Next Article in Journal
Mesenchymal Stem Cell-Derived Apoptotic Bodies: Biological Functions and Therapeutic Potential
Next Article in Special Issue
Increased Radiation Sensitivity in Patients with Phelan-McDermid Syndrome
Previous Article in Journal
Development of a Lung Vacancy Mouse Model through CRISPR/Cas9-Mediated Deletion of Thyroid Transcription Factor 1 Exon 2
Previous Article in Special Issue
Prevalence and Prognostic Relevance of Homologous Recombination Repair Gene Mutations in Uterine Serous Carcinoma
 
 
Article
Peer-Review Record

The BRCAness Landscape of Cancer

Cells 2022, 11(23), 3877; https://doi.org/10.3390/cells11233877
by Maoni Guo and San Ming Wang *
Reviewer 1: Anonymous
Reviewer 2:
Cells 2022, 11(23), 3877; https://doi.org/10.3390/cells11233877
Submission received: 31 October 2022 / Revised: 23 November 2022 / Accepted: 29 November 2022 / Published: 1 December 2022
(This article belongs to the Special Issue Advances in Cancer Genomics)

Round 1

Reviewer 1 Report

Thank you for this assessment of "BRCAness" in cancer types beyong breast and ovarian cancer - an interesting idea for associated treatment implications as described.

Some feedback:

1. There needs to be a careful revision of the manuscript for English language use and typos - eg PPRPi instead of PARPi in paragraph 3.

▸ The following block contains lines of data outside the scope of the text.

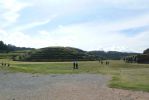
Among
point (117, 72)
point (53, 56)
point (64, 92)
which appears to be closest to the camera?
point (64, 92)

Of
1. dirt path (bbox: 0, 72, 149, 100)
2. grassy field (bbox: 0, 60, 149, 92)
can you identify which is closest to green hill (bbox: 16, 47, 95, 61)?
grassy field (bbox: 0, 60, 149, 92)

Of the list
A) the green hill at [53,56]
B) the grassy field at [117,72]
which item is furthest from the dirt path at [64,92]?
the green hill at [53,56]

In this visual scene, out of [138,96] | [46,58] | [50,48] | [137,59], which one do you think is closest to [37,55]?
[46,58]

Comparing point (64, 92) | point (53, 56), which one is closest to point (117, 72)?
point (64, 92)

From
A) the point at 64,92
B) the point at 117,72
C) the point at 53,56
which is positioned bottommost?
the point at 64,92

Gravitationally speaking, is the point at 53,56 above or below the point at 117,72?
above

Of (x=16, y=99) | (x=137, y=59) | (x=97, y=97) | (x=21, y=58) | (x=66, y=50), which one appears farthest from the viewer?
(x=66, y=50)

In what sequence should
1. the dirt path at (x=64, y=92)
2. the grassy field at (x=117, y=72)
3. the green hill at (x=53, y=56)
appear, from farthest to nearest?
the green hill at (x=53, y=56)
the grassy field at (x=117, y=72)
the dirt path at (x=64, y=92)

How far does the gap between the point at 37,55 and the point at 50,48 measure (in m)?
17.3

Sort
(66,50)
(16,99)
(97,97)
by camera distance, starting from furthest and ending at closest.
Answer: (66,50)
(97,97)
(16,99)

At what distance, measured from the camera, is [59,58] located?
164 meters

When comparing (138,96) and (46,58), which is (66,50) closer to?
(46,58)

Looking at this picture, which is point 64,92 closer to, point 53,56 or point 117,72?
point 117,72

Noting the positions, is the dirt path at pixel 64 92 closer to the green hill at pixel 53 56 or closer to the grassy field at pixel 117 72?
the grassy field at pixel 117 72
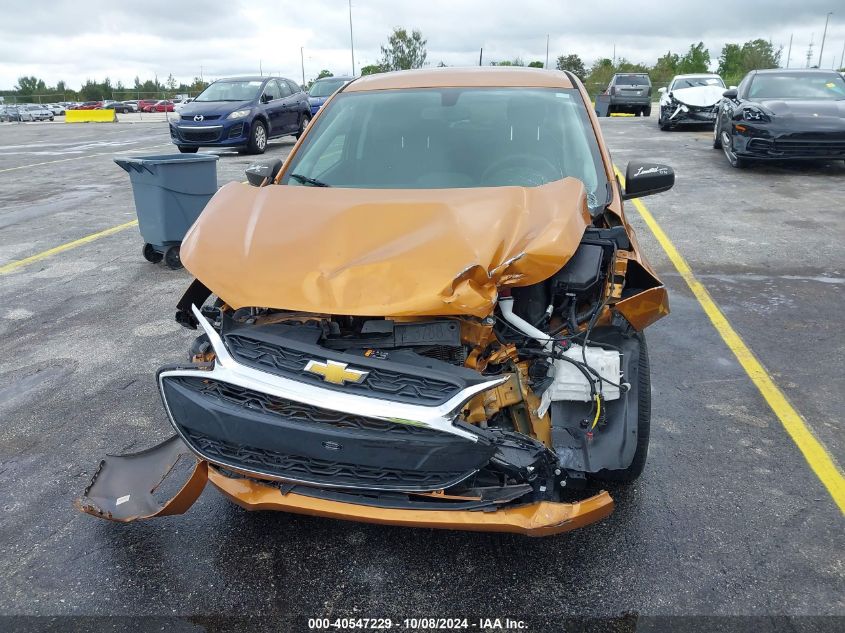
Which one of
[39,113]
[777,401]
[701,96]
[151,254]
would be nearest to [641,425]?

2. Further in paragraph 3 - description of BRCAness genes includes reference to BRCA1/2. Perhaps these gene lists should be described as "HRR deficient" related genes?

3. Define "BRCA" (as in BRCA versus BRCAness) to encapsulate BRCA1 and BRCA2 mutated (deficient? was methylation in these genes included?) cancers.

4. TP53 is included in you analysis, with a high prevalence of somatic mutations detected ("the highest amongst BRCAness genes"). TP53 is a very commonly mutated gene across many cancer types (~40-50%). In ovarian cancer specifically, up to 96% of all high-grade serous ovarian cancers harbor a somatic pathogenic change in TP53. These changes occur in HRR deficient tumours, and those with intact HRR (and even mutually exclusive genetic events, such as CCNE1 amplification). They are a hallmark marker of HGSOC pathological classification, and not BRCAness. I think TP53 should be excluded from the analysis for this reason. (Also not a target for treatment options). 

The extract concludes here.